Our First Egg!
What an exciting day! Kylie brought me this egg that she found in the chicken coop. I held it up to the keyboard of my laptop for a reference point. It is itty-bitty and oh so cute. I'm not sure I will be able to use it as food. Is it ok to save the eggs just to look at? It feels a little like eating my grandchildren. I'm sure I will get over it when I need it. It's just kind of strange to think about it.
After I took the picture, I ran out to try to figure out which chicken laid it. I started by trapping all of the chickens in the coop (since the run is to short for me to get into it), climbed in there with them, and began examining the chickens' vents (the exit for all things coming out of the chicken) of whose gender I am not completely certain. I found that several appeared to be ready to lay eggs (according to what I read in a book), but found no evidence (I was looking for a trace of blood or something -- since there was a little bit of blood on the egg) that the egg had come from any of them. Then just for the heck of it I checked the chickens that I am fairly certain are roosters. I thought I had figured out (from looking at the vents) how to tell which ones were roosters, so then I examined the others and found that they all had what I thought were boy parts.
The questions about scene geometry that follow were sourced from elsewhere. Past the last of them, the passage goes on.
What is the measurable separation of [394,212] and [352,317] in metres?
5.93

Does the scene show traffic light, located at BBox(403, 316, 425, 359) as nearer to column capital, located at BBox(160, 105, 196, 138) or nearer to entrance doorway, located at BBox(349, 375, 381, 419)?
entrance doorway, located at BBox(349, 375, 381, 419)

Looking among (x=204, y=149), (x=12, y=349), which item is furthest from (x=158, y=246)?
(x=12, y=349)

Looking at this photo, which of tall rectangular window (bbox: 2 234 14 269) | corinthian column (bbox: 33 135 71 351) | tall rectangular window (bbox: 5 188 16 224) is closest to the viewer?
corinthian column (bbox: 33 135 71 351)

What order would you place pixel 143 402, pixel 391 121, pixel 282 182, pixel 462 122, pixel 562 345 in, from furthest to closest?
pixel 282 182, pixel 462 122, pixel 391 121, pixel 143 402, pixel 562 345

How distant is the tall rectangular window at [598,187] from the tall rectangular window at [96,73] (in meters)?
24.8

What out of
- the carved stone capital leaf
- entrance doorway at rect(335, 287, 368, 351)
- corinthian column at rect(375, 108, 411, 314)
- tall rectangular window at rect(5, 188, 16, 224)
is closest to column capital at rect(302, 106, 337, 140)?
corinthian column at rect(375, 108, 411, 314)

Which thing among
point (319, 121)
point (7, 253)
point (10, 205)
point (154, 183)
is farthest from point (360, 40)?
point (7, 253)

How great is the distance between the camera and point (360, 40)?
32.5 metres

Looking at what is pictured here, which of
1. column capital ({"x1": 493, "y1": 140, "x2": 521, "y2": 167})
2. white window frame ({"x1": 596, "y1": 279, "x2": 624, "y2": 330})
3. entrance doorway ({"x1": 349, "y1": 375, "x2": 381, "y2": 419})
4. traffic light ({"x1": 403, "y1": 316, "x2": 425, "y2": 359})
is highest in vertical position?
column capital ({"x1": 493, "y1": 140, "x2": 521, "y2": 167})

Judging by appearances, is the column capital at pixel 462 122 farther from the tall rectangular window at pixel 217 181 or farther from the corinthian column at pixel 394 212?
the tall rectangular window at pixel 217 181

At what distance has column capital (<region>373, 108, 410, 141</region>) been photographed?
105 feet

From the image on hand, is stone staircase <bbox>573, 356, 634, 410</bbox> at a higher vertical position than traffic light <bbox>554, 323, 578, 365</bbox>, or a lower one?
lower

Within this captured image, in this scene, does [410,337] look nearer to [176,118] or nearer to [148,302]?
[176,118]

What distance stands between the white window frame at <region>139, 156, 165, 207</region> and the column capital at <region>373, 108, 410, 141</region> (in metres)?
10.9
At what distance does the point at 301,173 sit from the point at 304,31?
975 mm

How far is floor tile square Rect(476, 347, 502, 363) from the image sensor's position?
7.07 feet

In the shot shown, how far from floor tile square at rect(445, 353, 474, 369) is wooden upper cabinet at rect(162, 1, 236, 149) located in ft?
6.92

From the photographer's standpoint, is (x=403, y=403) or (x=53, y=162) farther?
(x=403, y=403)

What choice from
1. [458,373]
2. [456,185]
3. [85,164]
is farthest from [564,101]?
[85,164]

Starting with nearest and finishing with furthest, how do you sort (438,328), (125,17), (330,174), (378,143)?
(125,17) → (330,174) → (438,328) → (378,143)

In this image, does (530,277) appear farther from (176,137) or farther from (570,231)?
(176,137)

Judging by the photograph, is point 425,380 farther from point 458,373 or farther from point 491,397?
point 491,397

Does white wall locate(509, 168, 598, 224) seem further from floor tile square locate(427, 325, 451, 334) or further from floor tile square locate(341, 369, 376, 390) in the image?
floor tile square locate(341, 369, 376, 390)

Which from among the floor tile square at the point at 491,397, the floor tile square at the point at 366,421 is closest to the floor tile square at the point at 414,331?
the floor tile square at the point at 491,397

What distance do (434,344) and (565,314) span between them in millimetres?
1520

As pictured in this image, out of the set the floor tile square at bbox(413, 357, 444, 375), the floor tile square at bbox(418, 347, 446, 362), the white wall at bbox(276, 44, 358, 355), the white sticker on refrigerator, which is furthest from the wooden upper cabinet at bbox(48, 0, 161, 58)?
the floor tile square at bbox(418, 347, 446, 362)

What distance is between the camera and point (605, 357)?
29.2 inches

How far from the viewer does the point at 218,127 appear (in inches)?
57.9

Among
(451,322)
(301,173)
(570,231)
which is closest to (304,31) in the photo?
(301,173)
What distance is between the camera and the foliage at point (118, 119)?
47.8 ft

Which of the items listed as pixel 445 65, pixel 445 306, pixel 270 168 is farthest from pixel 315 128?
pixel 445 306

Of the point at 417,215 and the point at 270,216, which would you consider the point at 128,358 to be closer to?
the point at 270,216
At this point I was totally confused to say the very least! So I ran in the house to ask my close friend, Google. You have to be very careful typing in things like "sex of chickens" and "chicken genitalia". (Just FYI.) All the information said the same thing. You tell the gender of a chicken by three main things: 1--roosters crow, 2 -- roosters have spurs on their legs, and 3 -- roosters have more pronounced combs. That doesn't help me! I know four of the chickens are roosters. They crow. Their combs are more pronounced than the other chickens, too. The problem comes in the fact that most of my chickens are different breeds and I don't know their ages, so how do I know whose comb just hasn't started to develop yet? I decided to let the spurs on the legs be the determining factor. (The lady on the You Tube video said that no matter what the breed of chicken, all roosters have spurs.) I went back out to the coop and trapped all the chickens in the coop again and climbed in. I captured each one starting with the known roosters so I could be sure what I was looking for. The first rooster had spurs. The next rooster did not. I looked again and felt up and down the poor chickens legs. Then I found something that might be considered a spur in its beginning stage. I worked my way through all of my chickens. They all had spurs! Either I am the worst chicken examiner, or someone is messing with me!
I give up. I'm just going to stake out the chicken coop and see who lays the eggs. What do you take to a chicken stake out? Donuts?
I have probably traumatized the poor things so badly they won't lay for several days again.